SimpleHelp 5.0 removes the need for technicians to pick a group to log in under. Instead, the permissions and restrictions of all a technician's groups are combined. This document details the policies that SimpleHelp follows to decide what restrictions and permissions apply to a technician.
Permissions and Filters
SimpleHelp will combine the permissions and filters specified by a technician's group, choosing the least restrictive setting. Consider the following examples:
- If any group allows a technician to view a machine, then the technician can view the machine.
- If any group allows a technician to view a customer, then the technician can view the customer.

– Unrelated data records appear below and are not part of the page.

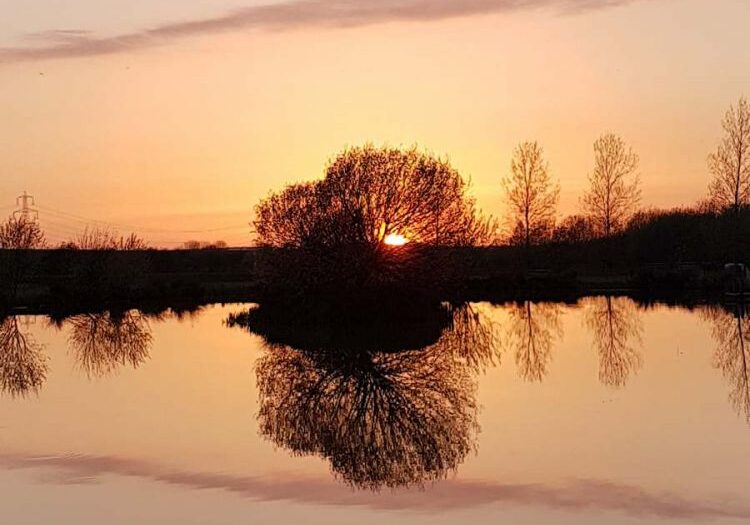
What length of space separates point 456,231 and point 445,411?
2643cm

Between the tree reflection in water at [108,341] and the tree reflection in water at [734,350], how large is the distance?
1369cm

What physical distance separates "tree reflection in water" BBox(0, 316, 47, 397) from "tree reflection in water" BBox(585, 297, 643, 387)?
11805 millimetres

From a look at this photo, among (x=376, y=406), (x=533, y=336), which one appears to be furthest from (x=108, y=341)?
(x=376, y=406)

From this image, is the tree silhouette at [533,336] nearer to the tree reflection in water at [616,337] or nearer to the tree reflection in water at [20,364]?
the tree reflection in water at [616,337]

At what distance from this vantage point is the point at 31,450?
14164mm

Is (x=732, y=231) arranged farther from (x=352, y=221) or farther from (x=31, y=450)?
(x=31, y=450)

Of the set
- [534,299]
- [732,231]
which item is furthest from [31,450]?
[732,231]

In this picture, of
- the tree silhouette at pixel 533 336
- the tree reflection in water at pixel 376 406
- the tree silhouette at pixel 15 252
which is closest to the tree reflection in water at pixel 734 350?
the tree silhouette at pixel 533 336

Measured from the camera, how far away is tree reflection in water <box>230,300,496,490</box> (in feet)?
42.1

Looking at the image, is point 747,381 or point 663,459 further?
point 747,381

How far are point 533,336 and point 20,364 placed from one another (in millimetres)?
14375

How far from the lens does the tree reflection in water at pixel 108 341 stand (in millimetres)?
26337

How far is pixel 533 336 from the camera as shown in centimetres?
3100

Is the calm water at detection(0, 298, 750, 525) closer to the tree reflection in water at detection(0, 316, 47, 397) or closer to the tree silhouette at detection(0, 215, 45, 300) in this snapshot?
the tree reflection in water at detection(0, 316, 47, 397)
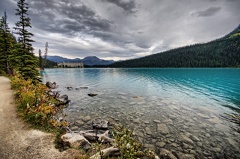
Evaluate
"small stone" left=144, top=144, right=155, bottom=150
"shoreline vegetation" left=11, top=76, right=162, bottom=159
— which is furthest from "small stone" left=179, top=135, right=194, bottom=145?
"shoreline vegetation" left=11, top=76, right=162, bottom=159

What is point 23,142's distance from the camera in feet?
21.1

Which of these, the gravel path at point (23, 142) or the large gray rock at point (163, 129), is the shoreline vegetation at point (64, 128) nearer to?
the gravel path at point (23, 142)

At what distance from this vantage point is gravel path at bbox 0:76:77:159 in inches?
222

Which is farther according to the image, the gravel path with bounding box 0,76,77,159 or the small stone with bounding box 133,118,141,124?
the small stone with bounding box 133,118,141,124

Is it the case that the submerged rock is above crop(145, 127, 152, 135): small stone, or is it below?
below

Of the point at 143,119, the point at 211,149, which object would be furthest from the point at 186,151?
the point at 143,119

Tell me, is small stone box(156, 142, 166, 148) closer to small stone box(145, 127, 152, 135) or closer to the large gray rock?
small stone box(145, 127, 152, 135)

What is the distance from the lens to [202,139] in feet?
31.1

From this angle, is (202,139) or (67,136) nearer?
(67,136)

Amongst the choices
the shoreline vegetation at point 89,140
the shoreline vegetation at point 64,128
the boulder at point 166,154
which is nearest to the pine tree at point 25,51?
the shoreline vegetation at point 64,128

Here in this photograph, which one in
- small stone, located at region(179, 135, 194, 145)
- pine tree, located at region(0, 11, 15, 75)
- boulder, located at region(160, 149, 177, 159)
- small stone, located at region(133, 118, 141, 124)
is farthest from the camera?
pine tree, located at region(0, 11, 15, 75)

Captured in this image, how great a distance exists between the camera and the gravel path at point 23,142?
5.63 metres

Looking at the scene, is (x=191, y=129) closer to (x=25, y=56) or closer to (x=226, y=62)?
(x=25, y=56)

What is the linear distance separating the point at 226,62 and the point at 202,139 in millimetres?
230976
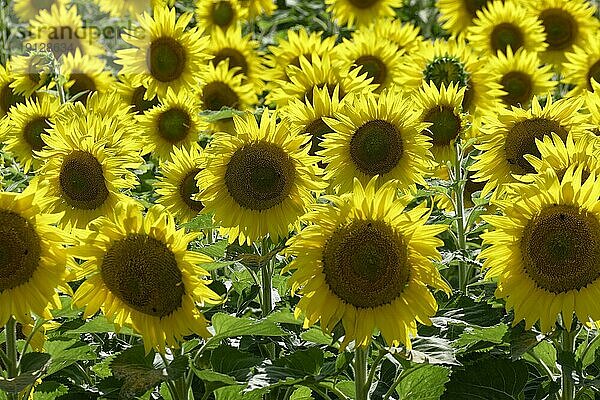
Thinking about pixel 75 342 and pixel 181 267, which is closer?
pixel 181 267

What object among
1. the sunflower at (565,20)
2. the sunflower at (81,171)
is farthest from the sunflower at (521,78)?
the sunflower at (81,171)

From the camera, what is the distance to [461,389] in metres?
2.46

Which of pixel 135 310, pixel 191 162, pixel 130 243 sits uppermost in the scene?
pixel 191 162

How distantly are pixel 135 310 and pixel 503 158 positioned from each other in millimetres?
1170

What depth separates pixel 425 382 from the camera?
251 centimetres

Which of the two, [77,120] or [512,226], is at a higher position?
[77,120]

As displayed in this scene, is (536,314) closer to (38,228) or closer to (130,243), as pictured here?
(130,243)

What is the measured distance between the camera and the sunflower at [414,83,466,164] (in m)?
3.28

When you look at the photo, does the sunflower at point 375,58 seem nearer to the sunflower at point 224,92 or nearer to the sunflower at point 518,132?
the sunflower at point 224,92

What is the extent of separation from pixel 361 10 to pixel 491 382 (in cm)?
405

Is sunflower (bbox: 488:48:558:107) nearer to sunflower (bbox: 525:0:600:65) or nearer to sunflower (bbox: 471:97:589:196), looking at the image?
sunflower (bbox: 525:0:600:65)

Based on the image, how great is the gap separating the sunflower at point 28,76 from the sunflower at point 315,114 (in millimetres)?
1246

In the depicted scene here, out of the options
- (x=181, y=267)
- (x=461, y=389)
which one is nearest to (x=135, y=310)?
(x=181, y=267)

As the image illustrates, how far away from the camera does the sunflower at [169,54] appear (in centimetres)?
427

- If any group does not restrict bandwidth usage, then the technician will have no restriction.
A similar policy is followed in order to determine whether a technician is required to use multifactor authentication, determined by their membership in a Technician Group. If any group requires a form of multifactor authentication, then the technician must use it. Similarly, if any technician group allows a technician to remember their multifactor authentication key, then the technician will be allowed to use this functionality.
This allows the server administrator to easily add different multifactor authentication requirements to existing technicians and groups simply by creating a new technician group with multifactor authentication enabled.